Where: Alta Bates Summit, Oakland, 350 Hawthorne, Oakland
"As nurses, it is our obligation to inform the public when we believe our patients are in danger. Patient safety is our number one priority. We will not wait for a tragedy to occur before we inform the community about our patient safety concerns," said Alta Bates Summit RN Rochelle Pardue-Okimoto.
“Nursing ratios represent one of the fundamental core principles of quality patient care,” said Alta Bates Summit RN Mike Hill. “Sutter has ignored that principle on a daily basis in the pursuit of record profits. This has made it increasingly difficult for nurses to provide safe quality care that all our patients deserve.”
To make matters worse, Alta Bates Summit is now proposing layoffs, cutting patient services, and re-organizing RN positions in a manner that RNs say will lead to further inadequate staffing.
"We already have critical short-staffing of RNs and ancillary staff in many units,” says Ann Gaebler, RN a neo-natal intensive care unit RN at Alta Bates, Berkeley. "I have been an RN here for 32 years and I've never seen anything like this,” Gaebler said.
The new round includes plans to close an inpatient infusion center, an inpatient skilled nursing facility, and an inpatient oncology unit, which provides care for cancer patients at the Oakland hospital.
The inpatient infusion center would be shifted to a for-profit outpatient cancer facility owned by Alta Bates at its Herrick facility in Berkeley which is run with non-union RNs working in a non-acute care setting with lesser standards, lower pay and no protection against retaliation for patient advocacy.

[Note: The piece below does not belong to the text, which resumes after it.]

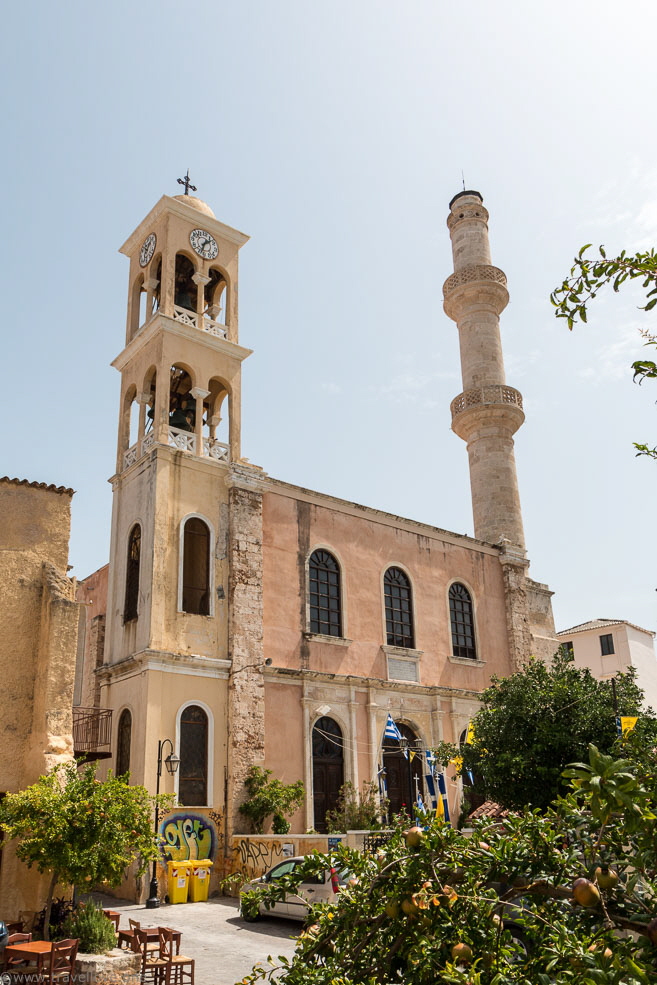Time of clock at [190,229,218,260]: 1:33
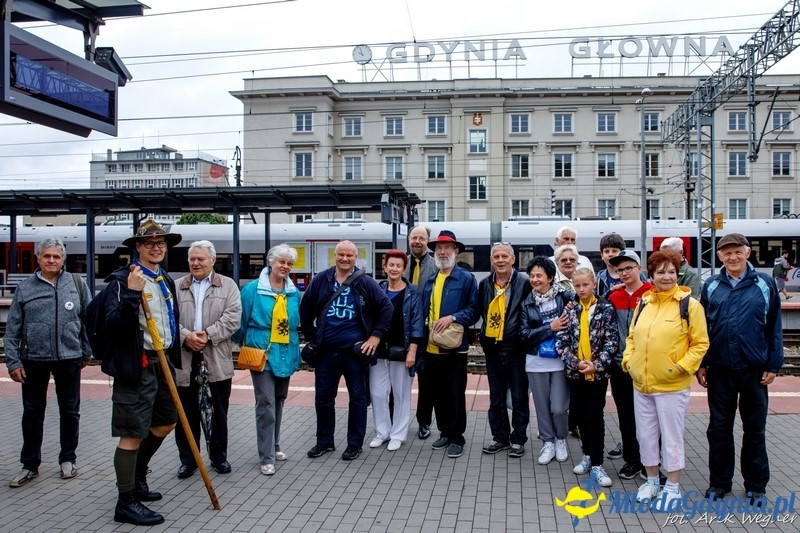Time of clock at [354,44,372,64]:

The patients in the skilled nursing unit will simply be discharged into nursing homes in the future, even though many of them still have critical patient care needs that can not be met by lesser staffed nursing home facilities.

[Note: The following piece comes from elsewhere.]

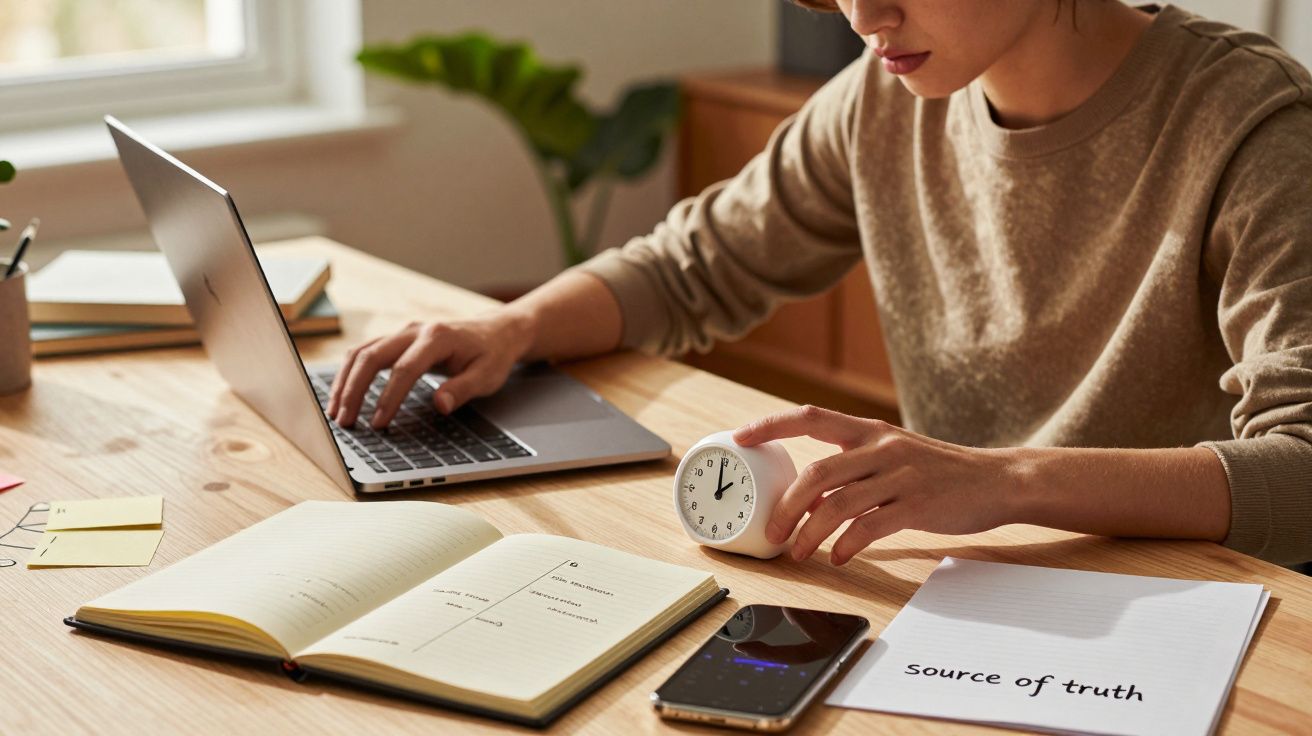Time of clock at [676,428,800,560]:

Concurrently, Alta Bates plans to conduct a unilateral, sweeping restructuring of registered nurse positions, as part of hospital wide restructuring scheme demanding RNs rebid on newly created positions that may come with very few hours, causing RNs to lose health coverage, pensions, sick leave, or vacation time.
Sutter has been steadily slashing services at hospitals around the region. The latest cuts can be added to a recent and extensive list of cuts just at Alta Bates Summit.
That list includes closures of the Cardiac Cath unit at the Berkeley campus, the Pulmonary Sub-Acute unit at the Herrick campus, the Antepartum testing unit at Summit, Inpatient Infusion unit at Herrick, cuts in adolescent and geriatric psychiatric beds, and the discontinuation of bone marrow transplants and breast cancer screenings at the Alta Bates campus.